By Jody Van Cooney
Bicycling is more essential to our lives than ever according to the League of American Bicyclists. Their guiding principle is “when more people ride bicycles, life is better for everyone. This is why they are celebrating May as National Bike Month.
The league’s focus this year is on riding “there” whether “there” is to the grocer for essentials or to the creek and back with the kids. Their approach is to integrate bicycling into as many aspects of our daily lives as possible.
The Injury Prevention Coalition of Lee County, in partnership with other non-profit organizations, promotes safety in all walks of life. This month the members are cooperating with the League of American Bicyclists in helping prevent bicycle accidents.
Bicyclists Must Follow Rules
Bicyclists need to know and follow laws that actually are intended to keep them safe. Some of these laws include:
- Ride only on the right side of the road and bike lanes going the same direction as motor vehicle traffic.

:: Your tasks ::
(A) Rewrite everything in the bike month article from "The Injury Prevention" down to "prevent bicycle accidents.", putting "community groups" in place of "non-profit organizations".
(B) According to the bike month article, which month does the League of American Bicyclists celebrate as National Bike Month?
(C) Carry on with the bike month article from its last line.

:: Records in a dataset ::

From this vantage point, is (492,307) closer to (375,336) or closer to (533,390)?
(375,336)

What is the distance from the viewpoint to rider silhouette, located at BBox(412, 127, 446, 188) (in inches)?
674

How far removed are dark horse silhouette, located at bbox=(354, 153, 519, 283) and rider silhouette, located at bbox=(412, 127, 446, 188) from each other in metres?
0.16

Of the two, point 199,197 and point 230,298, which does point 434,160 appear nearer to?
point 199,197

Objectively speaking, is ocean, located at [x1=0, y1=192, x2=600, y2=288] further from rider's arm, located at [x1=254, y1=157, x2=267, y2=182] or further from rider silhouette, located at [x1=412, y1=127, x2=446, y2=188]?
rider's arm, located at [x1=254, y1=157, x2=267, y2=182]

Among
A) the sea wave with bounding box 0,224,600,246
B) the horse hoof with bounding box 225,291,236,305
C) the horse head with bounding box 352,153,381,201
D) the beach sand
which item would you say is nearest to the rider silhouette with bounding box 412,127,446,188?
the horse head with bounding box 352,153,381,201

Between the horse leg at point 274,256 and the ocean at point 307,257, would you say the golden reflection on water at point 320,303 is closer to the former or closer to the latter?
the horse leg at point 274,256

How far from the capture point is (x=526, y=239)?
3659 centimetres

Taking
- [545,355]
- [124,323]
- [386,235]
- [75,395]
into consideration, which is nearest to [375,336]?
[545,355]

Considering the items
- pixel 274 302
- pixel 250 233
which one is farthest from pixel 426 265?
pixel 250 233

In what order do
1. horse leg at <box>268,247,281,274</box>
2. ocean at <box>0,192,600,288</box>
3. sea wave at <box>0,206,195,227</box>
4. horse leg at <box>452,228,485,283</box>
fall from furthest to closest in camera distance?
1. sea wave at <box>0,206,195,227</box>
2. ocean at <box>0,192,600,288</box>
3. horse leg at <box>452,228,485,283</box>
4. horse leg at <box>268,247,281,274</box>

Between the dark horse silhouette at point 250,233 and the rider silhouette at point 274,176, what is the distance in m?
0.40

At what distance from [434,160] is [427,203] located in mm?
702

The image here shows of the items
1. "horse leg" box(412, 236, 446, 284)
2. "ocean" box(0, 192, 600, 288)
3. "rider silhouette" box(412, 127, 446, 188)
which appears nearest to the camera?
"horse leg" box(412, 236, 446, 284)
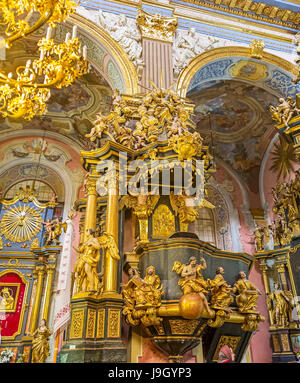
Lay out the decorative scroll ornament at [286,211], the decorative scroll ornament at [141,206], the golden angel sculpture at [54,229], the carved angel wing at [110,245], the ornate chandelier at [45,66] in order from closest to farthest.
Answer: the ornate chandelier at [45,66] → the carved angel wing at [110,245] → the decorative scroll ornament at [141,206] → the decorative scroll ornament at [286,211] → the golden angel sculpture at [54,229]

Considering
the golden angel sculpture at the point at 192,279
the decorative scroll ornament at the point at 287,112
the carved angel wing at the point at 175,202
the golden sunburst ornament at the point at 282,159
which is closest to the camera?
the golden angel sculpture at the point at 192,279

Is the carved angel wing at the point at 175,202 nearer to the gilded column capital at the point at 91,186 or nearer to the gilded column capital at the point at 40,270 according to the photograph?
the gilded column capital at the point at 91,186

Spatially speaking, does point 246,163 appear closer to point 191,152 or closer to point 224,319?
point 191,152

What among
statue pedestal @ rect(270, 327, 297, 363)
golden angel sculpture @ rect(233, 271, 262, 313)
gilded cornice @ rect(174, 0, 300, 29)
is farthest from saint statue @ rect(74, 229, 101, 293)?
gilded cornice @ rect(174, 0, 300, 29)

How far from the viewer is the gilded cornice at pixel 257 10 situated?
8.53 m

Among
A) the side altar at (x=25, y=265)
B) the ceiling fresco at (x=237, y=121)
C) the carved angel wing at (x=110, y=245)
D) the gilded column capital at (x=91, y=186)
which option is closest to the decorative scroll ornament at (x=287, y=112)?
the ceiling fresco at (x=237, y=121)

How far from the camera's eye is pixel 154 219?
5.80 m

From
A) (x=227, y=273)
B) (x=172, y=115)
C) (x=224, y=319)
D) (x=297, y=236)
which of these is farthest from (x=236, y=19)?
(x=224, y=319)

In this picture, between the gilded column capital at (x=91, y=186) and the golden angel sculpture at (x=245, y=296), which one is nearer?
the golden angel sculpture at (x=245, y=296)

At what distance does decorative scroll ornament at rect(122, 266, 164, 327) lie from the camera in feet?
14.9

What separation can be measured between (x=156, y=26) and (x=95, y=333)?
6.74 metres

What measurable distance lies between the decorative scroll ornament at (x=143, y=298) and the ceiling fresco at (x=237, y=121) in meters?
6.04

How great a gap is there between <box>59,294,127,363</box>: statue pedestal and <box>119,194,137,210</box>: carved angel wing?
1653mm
---
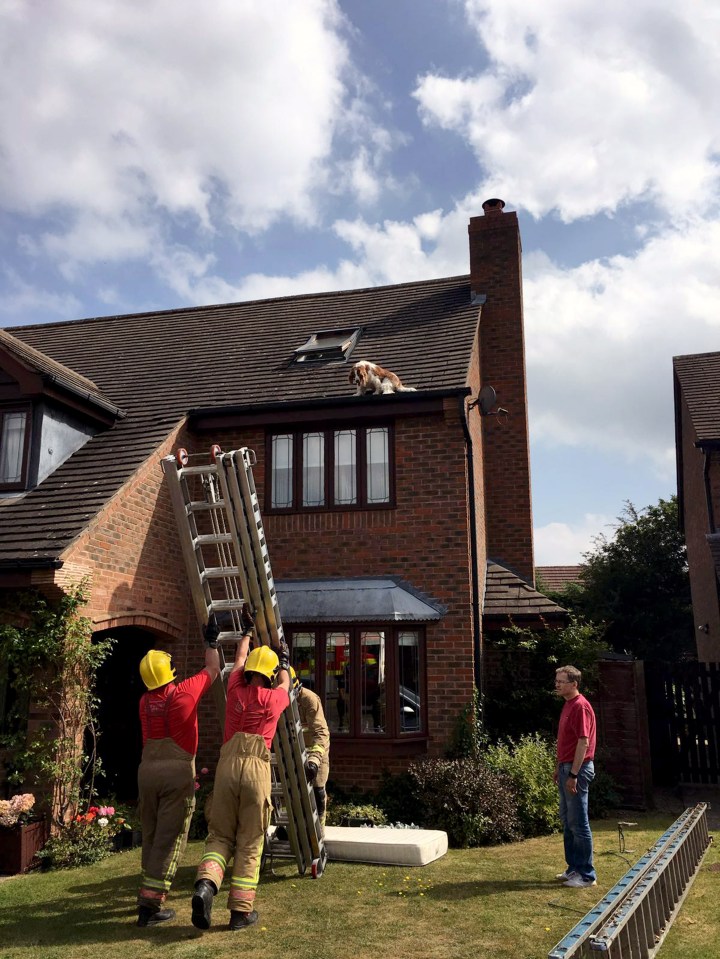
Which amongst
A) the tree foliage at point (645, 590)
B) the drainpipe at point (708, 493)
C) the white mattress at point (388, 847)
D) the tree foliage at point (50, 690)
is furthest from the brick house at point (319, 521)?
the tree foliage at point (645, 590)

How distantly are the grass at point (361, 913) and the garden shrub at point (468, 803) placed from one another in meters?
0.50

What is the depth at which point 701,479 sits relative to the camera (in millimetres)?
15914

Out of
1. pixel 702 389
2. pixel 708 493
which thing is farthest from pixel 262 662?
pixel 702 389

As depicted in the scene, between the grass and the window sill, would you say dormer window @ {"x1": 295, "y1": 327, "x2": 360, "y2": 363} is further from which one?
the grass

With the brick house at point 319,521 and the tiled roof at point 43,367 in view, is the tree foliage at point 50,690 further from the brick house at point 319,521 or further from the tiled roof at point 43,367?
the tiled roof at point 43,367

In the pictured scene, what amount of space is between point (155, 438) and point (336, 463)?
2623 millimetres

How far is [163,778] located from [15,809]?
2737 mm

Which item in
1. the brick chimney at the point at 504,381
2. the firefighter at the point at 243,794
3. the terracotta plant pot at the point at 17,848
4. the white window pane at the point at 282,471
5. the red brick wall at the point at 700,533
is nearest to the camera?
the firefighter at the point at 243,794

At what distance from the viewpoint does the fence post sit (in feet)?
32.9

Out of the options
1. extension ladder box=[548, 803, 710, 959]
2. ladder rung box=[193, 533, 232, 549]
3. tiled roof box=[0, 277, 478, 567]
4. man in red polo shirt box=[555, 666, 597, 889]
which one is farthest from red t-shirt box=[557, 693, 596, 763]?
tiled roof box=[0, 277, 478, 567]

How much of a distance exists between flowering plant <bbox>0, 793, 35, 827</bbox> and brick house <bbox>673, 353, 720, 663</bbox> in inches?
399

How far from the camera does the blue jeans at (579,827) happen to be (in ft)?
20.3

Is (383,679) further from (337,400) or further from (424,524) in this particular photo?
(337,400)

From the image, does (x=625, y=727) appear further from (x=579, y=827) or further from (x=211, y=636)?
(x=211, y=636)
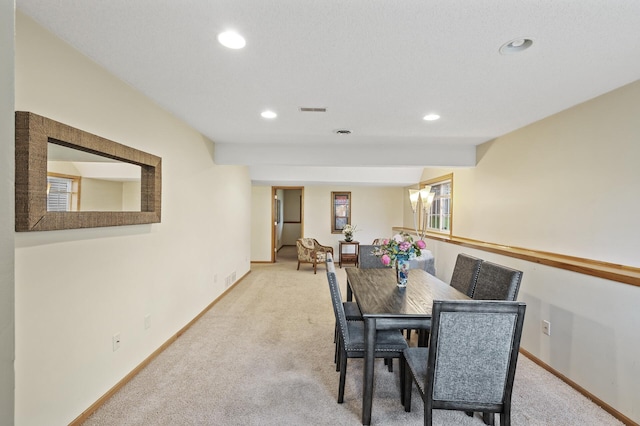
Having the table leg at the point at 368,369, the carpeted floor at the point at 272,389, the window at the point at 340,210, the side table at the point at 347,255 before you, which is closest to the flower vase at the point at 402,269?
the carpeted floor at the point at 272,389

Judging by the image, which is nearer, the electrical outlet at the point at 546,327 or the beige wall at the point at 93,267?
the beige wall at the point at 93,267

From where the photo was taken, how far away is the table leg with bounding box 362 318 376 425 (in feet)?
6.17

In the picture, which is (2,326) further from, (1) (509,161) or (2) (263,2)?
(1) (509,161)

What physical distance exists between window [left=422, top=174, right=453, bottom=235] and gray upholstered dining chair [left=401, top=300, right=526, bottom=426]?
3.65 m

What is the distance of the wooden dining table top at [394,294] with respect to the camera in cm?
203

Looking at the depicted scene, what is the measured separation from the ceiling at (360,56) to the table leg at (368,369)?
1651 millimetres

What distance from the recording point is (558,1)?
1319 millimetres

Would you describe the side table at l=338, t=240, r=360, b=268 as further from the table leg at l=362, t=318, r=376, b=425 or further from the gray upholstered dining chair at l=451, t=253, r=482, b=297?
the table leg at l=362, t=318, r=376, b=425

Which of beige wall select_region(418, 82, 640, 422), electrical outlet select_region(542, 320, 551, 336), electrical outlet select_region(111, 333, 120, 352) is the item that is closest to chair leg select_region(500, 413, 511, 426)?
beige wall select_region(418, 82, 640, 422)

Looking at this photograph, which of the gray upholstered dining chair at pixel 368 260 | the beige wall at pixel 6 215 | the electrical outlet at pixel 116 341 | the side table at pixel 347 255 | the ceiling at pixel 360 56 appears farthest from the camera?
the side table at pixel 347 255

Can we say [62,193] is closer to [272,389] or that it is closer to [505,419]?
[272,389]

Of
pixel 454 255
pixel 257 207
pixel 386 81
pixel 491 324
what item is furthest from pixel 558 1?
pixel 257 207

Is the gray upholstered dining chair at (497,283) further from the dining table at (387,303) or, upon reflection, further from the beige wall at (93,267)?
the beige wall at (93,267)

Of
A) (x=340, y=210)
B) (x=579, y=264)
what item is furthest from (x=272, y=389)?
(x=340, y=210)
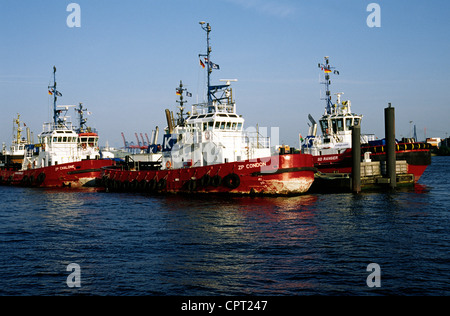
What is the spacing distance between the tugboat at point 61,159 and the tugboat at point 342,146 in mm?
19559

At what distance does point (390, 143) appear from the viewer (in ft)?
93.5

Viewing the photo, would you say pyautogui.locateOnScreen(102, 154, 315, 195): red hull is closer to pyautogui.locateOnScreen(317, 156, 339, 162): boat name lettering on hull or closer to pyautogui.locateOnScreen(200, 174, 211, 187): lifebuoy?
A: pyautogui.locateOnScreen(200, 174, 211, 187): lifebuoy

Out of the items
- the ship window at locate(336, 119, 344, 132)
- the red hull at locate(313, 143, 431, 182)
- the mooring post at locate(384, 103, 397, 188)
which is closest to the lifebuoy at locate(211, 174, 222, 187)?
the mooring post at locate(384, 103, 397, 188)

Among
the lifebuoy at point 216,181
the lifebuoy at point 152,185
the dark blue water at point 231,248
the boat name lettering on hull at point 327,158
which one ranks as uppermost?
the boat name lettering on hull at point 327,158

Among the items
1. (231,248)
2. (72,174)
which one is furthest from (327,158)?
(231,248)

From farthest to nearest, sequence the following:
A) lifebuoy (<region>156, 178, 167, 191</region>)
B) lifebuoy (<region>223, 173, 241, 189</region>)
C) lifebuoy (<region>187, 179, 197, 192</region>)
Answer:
--
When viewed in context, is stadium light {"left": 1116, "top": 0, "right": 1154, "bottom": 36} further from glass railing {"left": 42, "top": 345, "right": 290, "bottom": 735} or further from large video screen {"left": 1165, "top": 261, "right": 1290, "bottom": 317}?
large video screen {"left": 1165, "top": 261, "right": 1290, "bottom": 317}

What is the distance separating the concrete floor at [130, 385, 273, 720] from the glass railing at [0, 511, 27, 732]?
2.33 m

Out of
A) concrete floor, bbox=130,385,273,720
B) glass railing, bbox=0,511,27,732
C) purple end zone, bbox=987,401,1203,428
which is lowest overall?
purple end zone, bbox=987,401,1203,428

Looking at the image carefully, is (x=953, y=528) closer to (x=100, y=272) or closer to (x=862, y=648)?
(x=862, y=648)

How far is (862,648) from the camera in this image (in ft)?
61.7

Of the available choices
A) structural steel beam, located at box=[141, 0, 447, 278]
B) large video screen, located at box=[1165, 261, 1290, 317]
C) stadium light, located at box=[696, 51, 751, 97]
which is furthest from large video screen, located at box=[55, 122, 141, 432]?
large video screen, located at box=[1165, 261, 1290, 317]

:: Answer section ::
(A)
The Injury Prevention Coalition of Lee County, in partnership with other community groups, promotes safety in all walks of life. This month the members are cooperating with the League of American Bicyclists in helping prevent bicycle accidents.

(B) May

(C)
- Stop at all stop signs and red traffic lights.
- Never use earbuds or headphones when riding bicycles.
- Don’t talk on cellphones when riding bicycles.
- Bicyclists must yield to pedestrians when on paths and bicyclists riding side by side must allow room for other bicyclists to pass.
Bicyclists must use a headlight and taillight when riding at night, dusk to dawn, rain or fog.
Bicyclists Must Make Themselves Known
Bicyclists need to ride defensively; they shouldn’t assume that motorists see you and will give you the right of way even when you have it. Bicyclists also need to be respectful of motorists.
Bicyclists should use a bell or horn to alert pedestrians that you will be passing; indicate vocally a comment, such as “passing on your left.” Using a headlight and taillight during the day on flash mode will help motorists know that you are there.
Note: Pedestrians should walk facing motor traffic so that they can tell when a vehicle is approaching.
Brain Injury or Bad Hairdo?
Would you rather have a messed up hairdo or brain damage? Many bicyclists think that just because they’re biking in their own community it’s not necessary to wear a helmet. But accidents happen there just as often as if you were on a long ride. It’s important, not only that you wear a helmet but also that the helmet is fitted properly.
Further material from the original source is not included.